I will also accept the answers, "The evil Federal Reserve destroying us," "The loathsome neo-Keynesian econometric idiot-savants at the Federal Reserve are ruining the value of the dollar," or anything that suggests that instead of taking some stupid test, they should be out buying gold, silver and oil with a frantic, manic hyperactivity as desperate protection against the catastrophic inflation in prices that will result from the Federal Reserve creating so monstrously much money.

But I soon saw that I was wrong in interpreting the importance of this interesting face, being blinded by my impatient greed, thus being so shortsighted that I missed the long-term implications of things, in a kind of "tendency" and "gravity" and "inevitability" kind of way.

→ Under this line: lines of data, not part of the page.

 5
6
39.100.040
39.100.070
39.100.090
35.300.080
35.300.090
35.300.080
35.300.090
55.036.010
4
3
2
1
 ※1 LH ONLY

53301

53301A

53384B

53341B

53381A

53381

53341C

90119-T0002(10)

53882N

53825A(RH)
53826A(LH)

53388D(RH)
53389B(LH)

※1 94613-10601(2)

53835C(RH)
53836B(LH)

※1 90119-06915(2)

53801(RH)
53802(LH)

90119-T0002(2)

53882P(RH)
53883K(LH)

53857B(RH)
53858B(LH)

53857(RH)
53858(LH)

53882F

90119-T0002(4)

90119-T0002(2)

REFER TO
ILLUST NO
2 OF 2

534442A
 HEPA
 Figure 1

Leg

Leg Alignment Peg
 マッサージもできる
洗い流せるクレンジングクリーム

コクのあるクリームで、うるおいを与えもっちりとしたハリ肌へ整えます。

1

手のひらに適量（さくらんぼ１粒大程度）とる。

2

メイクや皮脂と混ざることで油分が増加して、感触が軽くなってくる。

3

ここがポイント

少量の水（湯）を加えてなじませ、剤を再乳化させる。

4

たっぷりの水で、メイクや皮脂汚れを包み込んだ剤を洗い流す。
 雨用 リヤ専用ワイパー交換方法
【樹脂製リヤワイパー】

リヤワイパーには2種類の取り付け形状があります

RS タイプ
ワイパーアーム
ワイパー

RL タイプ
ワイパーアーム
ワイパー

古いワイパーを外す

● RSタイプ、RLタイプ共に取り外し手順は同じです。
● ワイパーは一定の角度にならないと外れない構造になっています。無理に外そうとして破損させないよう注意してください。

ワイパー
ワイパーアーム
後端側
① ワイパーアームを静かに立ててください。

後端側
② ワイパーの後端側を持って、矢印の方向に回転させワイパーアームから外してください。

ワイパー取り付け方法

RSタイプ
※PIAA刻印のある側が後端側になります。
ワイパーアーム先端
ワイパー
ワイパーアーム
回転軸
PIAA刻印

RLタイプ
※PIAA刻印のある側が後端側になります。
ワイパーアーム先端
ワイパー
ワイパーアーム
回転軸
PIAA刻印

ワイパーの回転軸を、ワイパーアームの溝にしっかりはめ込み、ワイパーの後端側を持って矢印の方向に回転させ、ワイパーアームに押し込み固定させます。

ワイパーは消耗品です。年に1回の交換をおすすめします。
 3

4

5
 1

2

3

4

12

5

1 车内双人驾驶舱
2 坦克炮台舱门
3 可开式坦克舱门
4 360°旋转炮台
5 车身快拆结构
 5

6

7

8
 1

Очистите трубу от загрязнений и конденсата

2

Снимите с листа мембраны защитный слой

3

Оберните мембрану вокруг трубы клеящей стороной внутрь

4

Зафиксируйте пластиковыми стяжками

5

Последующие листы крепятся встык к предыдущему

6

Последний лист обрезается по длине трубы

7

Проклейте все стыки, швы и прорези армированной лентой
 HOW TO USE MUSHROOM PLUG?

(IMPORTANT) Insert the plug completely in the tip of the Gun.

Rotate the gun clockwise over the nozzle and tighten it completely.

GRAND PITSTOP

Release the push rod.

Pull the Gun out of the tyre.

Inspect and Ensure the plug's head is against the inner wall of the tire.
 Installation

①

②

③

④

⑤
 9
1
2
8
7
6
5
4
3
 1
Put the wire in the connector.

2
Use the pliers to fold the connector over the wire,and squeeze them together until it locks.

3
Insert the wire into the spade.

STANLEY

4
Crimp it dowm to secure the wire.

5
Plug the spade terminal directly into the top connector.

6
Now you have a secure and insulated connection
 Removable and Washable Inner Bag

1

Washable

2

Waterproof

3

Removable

He explains, "If that is the case, as the former baby-boomers start to retire, this burgeoning cohort will tend to liquidate assets. This only exacerbates the secular bear market for property prices (which have already begun to decline again), as well as the equity market."

Hmmm! Fewer buyers, more sellers? It is the old supply/demand dynamic, and it's pointing to lower prices, but - and probably very importantly! - curiously being offset by the Federal Reserve creating so much new money, to monetize so much new debt, so that all of this sheer, overwhelming tonnage of new money has to end up somewhere, and the stock, bond and derivatives markets are the only things which can absorb So Freaking Much Money (SFMM).

In practice, Mr. Edwards says, "This means that Bernanke for all his efforts may not be able to prevent the secular valuation bear market fully playing out until rock bottom valuations are reached."

Mr. Durden says, "oops."

I, on the other hand, say, "Whee!" because at stock market bottoms, one ounce of gold is about all it takes to buy the Dow, or buy the S&P500, or a few ounces for houses, or cars, or anything you can name, all because of the incredible rise in the price of gold, all because of the incredible rise in inflation, all because of the incredible rise in the money supply, all because of the evil Federal Reserve creating so incredibly much more and more money.

And with gold and silver still hovering incredibly at these low, low, bargain-basement prices, at the same time as so incredibly, outrageously much money is being created by the Federal Reserve and spent by the odious Obama administration, buying gold and silver is so glaringly obvious and childishly simple that you can't help saying, "Whee! This investing stuff is easy!"